→ Dataset excerpts:
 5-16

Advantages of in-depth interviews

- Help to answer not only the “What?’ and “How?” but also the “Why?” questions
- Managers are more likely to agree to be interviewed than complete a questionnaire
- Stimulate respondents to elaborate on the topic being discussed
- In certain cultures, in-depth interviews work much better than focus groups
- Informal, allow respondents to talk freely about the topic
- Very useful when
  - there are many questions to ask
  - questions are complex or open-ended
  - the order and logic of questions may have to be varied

→ Work to be completed: Given the word "questions", show every line of the records that contains it.

→ Solution:
- Help to answer not only the “What?’ and “How?” but also the “Why?” questions
  - there are many questions to ask
  - questions are complex or open-ended
  - the order and logic of questions may have to be varied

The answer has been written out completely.